Biosensors in masks can help diagnose COVID-19
Many people feel unsafe during the COVID-19 pandemic after coming into contact with other people. Have you become infected or have you infected others? There is usually no quick answer to such questions. A US research team has now found a way to integrate biosensors into face masks and other textiles in order to receive rapid feedback on the presence of pathogens such as SARS-CoV-2.
Researchers at the Wyss Institute for Bioinspired Engineering at Harvard University and MIT have found a way to embed wearable biosensors into textiles that enable rapid and accurate detection of viruses such as SARS-CoV-2 and other pathogens or toxins.nature biotechnology” Foot.
The mask checks breathing
The biosensors can be individually tuned to alert the wearer as soon as certain viruses, pathogens or toxins are detected. With the new technology, the working group initially wants to produce a face mask that checks for SARS-CoV-2 coronaviruses in the breath.
Similar accuracy to the PCR test
The biosensors are activated at the push of a button and analyze the wearer’s breath. Integrated biosensors can determine if there is a SARS-CoV-2 infection within 90 minutes.
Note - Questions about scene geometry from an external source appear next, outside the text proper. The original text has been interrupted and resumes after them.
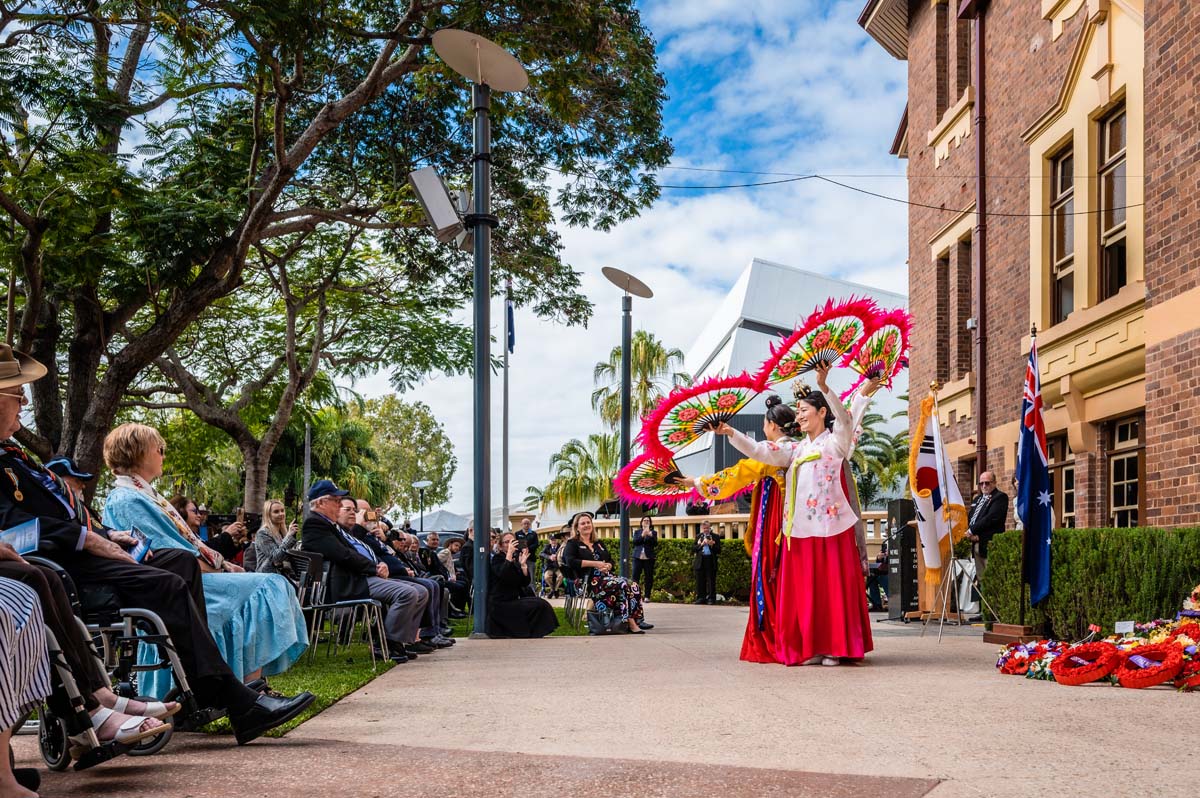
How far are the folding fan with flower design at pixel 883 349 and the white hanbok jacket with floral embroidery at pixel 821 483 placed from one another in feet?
0.78

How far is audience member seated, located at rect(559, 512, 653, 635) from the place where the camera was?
1522 centimetres

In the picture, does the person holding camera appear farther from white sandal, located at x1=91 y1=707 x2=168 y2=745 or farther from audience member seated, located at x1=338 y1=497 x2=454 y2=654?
white sandal, located at x1=91 y1=707 x2=168 y2=745

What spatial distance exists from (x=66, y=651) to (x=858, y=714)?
12.9 ft

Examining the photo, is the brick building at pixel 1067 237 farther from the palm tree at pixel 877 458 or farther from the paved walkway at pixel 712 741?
the palm tree at pixel 877 458

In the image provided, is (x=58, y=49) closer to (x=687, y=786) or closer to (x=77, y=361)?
(x=77, y=361)

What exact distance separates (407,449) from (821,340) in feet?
179

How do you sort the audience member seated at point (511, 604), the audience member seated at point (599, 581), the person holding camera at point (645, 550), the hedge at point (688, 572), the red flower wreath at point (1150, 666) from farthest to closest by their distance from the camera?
the hedge at point (688, 572) → the person holding camera at point (645, 550) → the audience member seated at point (599, 581) → the audience member seated at point (511, 604) → the red flower wreath at point (1150, 666)

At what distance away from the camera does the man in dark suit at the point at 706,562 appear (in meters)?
24.3

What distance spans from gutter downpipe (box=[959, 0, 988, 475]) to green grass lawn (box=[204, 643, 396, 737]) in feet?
34.4

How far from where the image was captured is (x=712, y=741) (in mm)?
5551

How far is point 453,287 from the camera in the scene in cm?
Answer: 2269

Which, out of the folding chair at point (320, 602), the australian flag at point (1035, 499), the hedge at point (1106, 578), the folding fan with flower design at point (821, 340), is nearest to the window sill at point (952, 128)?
the australian flag at point (1035, 499)

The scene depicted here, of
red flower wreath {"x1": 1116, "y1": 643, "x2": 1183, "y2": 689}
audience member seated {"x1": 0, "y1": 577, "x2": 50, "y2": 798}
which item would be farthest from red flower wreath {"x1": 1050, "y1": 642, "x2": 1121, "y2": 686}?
audience member seated {"x1": 0, "y1": 577, "x2": 50, "y2": 798}

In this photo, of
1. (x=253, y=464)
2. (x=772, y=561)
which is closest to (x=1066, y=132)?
(x=772, y=561)
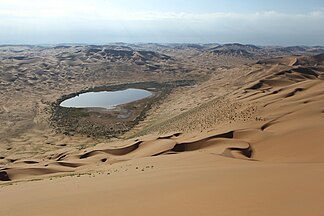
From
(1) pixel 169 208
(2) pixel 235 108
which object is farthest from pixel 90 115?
(1) pixel 169 208

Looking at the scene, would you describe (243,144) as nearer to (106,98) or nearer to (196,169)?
(196,169)

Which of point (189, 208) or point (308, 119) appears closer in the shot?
point (189, 208)

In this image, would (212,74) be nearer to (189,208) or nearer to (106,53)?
(106,53)

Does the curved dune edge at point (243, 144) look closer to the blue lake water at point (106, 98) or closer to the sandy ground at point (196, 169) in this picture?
the sandy ground at point (196, 169)

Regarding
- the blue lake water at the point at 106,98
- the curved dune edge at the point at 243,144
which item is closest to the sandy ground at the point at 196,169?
the curved dune edge at the point at 243,144

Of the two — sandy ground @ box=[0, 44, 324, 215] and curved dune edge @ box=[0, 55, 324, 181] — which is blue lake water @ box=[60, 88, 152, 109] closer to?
sandy ground @ box=[0, 44, 324, 215]

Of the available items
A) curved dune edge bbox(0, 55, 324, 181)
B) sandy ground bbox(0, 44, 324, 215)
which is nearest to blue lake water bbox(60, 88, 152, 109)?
sandy ground bbox(0, 44, 324, 215)
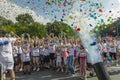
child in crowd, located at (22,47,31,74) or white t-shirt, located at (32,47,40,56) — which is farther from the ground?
white t-shirt, located at (32,47,40,56)

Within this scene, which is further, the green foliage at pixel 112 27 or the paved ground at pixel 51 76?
the green foliage at pixel 112 27

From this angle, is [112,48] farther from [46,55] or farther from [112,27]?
[46,55]

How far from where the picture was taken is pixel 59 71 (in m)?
14.5

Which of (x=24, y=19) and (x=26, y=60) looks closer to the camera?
(x=26, y=60)

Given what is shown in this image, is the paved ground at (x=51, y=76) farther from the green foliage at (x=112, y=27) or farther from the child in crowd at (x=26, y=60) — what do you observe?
the green foliage at (x=112, y=27)

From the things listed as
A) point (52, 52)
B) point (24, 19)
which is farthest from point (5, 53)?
point (24, 19)

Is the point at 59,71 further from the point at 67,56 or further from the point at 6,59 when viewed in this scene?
the point at 6,59

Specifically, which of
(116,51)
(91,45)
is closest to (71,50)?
(116,51)

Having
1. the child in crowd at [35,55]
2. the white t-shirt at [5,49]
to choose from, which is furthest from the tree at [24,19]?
the white t-shirt at [5,49]

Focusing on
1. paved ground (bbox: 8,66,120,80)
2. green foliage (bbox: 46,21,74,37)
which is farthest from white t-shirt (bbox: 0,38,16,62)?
green foliage (bbox: 46,21,74,37)

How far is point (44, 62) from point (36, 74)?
5.13 ft

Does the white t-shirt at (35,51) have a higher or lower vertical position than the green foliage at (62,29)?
lower

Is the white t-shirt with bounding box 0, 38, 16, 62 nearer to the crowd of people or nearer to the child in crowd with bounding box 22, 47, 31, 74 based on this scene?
the crowd of people

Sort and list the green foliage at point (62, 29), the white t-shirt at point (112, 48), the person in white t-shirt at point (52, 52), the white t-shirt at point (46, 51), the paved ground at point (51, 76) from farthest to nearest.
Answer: the green foliage at point (62, 29) < the white t-shirt at point (112, 48) < the white t-shirt at point (46, 51) < the person in white t-shirt at point (52, 52) < the paved ground at point (51, 76)
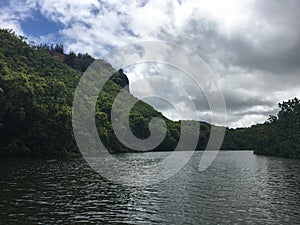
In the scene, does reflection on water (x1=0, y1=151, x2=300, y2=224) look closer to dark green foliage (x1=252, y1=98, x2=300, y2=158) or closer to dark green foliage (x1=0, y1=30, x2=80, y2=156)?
dark green foliage (x1=0, y1=30, x2=80, y2=156)

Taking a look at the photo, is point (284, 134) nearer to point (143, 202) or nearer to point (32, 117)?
point (32, 117)

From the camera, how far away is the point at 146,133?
19438 centimetres

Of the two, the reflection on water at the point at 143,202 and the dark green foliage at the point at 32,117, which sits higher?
the dark green foliage at the point at 32,117

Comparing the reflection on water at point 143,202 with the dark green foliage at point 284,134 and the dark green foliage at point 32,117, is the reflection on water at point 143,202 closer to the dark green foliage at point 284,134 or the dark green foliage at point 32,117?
the dark green foliage at point 32,117

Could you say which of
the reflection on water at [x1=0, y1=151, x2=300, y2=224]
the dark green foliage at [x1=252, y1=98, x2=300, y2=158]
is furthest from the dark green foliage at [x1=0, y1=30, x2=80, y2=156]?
the dark green foliage at [x1=252, y1=98, x2=300, y2=158]

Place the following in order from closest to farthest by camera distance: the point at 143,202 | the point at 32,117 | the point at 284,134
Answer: the point at 143,202 → the point at 32,117 → the point at 284,134

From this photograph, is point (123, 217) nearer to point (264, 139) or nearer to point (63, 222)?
point (63, 222)

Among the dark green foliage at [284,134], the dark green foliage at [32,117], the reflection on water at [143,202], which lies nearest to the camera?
the reflection on water at [143,202]

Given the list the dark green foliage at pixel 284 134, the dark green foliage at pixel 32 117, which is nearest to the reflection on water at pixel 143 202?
the dark green foliage at pixel 32 117

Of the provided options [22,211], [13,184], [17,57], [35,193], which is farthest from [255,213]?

According to the working group, the accuracy can be compared with the results of the PCR test.
Diagnostic lab in face mask
Peter Nguyen from the research team summarizes: “We have essentially reduced an entire diagnostic lab to a small synthetic biology-based sensor that works with any face mask and combines the high accuracy of PCR tests with the speed and low cost of antigen tests.” together.
Not only suitable for face masks
“In addition to face masks, programmable biosensors can be integrated into other clothing in order to detect hazardous materials such as viruses, bacteria, toxins and chemicals in the environment on the go,” Nguyen adds.
Biosensors from lyophilized cells
Researchers are particularly proud of the SARS-CoV-2 biosensor, which appeared after three years of research. It is based on a technology in which cells read DNA and produce specific RNA and proteins in the process. These cells are freeze-dried and activated when they come into contact with water.
These biological elements can be stored for long periods of time and can be fitted with artificial circuits that convert cell interactions into a perceptible signal when activated.
It was first used on the Zika virus
The core technology was first used in 2015 during the Zika virus outbreak. There, similar biosensors were combined on a piece of paper to create an inexpensive, portable diagnostic tool for detecting the virus. The biosensors now presented are the further development of this technology.
“We wanted to contribute to the global fight against the virus and came up with the idea of incorporating biosensors into face masks in order to detect SARS-CoV-2,” explains Louis Swinksen, co-first author of the book. studying. The entire project has been quarantined from May 2020 and implemented under strict social distancing.
How do biosensors recognize SARS-CoV-2?
As the working group reports, a small amount of water is initially released at the push of a button, activating the biosensors. When the sensors come into contact with SARS-CoV-2, a reaction occurs in which the virus membrane is cut and the RNA is opened. This is followed by a second reaction that makes copies of a specific gene in the spike protein of the virus. These transcripts can then be perceived by a third reaction, resulting in a signal about the presence of SARS-CoV-2.
Users are then told in the form of a simple line pattern, based on the principle of a pregnancy test, whether or not SARS-CoV-2 is present in their breath. As the team notes, SARS-CoV-2 biosensors are the first portable, easy-to-use testing option that operates at room temperature and allows rapid, lab-free assay with the accuracy of a PCR test.
The birth of a face mask diagnosis?
“This work shows that cell-free, freeze-dried synthetic biology technology works on clothing and can be harnessed for new diagnostic applications, including the development of face mask diagnostics,” said Professor Jim Collins, senior author of the study. The technology can be transferred to other pathogens such as influenza. (FP)
Author and source information
This text complies with the requirements of the specialized medical literature, clinical guidelines and current studies and has been examined by medical professionals.
Diploma Editor (FH) Volker Plasik
This article is for general guidance only and is not intended to be used for self-diagnosis or self-treatment. It cannot replace a visit to the doctor.